Justice Linda Chan ordered the Shenzhen-headquartered company to liquidate its assets, reportedly worth US$240 billion, after 18 months of financial wangling reached a dead end. “It is time for the court to say enough is enough,” she said during Monday’s session.
Evergrande is one of the world’s biggest property developers, and has been dubbed its most indebted. The company defaulted on repayments to investors in 2021, sending shockwaves through China’s property markets.
Restructuring consultancy firm Alvarez & Marsal has been appointed as Evergrande’s liquidator.
The firm’s managing director, Tiffany Wong, was quoted by Reuters as saying that her aim was “to see as much of the business as possible retained, restructured, and remain operational.”
Most of Evergrande’s assets are in the mainland, a different legal jurisdiction to Hong Kong.

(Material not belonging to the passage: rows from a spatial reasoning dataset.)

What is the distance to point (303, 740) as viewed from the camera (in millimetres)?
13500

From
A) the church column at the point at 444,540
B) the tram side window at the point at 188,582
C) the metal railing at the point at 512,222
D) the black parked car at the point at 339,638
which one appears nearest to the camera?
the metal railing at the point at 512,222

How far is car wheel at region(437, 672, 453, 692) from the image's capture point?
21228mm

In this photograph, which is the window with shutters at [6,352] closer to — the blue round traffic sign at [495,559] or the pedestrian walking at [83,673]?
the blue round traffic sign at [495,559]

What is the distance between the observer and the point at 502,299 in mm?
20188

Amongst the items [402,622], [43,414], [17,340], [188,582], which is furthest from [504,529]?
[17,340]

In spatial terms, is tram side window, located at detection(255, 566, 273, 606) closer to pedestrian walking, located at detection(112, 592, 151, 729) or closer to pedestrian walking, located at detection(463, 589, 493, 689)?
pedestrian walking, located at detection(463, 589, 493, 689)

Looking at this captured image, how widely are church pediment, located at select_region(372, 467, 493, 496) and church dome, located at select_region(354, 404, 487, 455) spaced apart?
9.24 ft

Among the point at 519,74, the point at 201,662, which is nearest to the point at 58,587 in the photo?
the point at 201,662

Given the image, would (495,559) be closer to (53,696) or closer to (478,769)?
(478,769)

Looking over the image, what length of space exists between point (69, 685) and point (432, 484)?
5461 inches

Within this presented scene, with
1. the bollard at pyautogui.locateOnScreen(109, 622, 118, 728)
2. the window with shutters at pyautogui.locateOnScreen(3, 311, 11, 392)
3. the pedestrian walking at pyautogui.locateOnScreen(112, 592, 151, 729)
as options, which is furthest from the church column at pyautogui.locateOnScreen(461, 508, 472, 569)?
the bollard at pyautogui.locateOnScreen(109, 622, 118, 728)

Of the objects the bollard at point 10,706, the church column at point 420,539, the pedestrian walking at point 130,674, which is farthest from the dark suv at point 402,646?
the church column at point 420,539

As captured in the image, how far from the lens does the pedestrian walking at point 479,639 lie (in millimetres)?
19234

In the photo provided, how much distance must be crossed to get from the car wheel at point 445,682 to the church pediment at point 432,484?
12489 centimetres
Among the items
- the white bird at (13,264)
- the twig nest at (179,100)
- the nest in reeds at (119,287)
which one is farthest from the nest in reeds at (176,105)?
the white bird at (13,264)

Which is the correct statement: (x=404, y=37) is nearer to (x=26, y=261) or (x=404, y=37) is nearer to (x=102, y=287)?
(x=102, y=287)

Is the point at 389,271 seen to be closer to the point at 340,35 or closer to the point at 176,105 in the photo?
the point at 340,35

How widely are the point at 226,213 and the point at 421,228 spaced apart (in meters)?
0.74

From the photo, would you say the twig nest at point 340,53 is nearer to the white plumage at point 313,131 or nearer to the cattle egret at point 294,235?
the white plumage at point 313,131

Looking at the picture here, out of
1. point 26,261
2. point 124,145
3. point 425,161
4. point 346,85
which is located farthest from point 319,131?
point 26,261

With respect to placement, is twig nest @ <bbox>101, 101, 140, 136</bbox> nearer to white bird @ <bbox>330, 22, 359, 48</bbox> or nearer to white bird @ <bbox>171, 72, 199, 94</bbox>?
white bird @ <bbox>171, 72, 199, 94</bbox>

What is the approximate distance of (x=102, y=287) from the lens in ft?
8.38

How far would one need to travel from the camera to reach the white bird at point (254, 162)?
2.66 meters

Reuters reported some speculation around whether Chinese courts would recognise a Hong Kong court’s ruling, and as to how the liquidation process would proceed with so many authorities involved.
The company also has the option to appeal Justice Chan’s ruling.
Evergrande’s executive director, Shawn Siu, described Monday’s verdict as regrettable. He told media that the company would do “everything possible to safeguard the stability of its domestic business and operation,” which he noted were independent of its Hong Kong operations.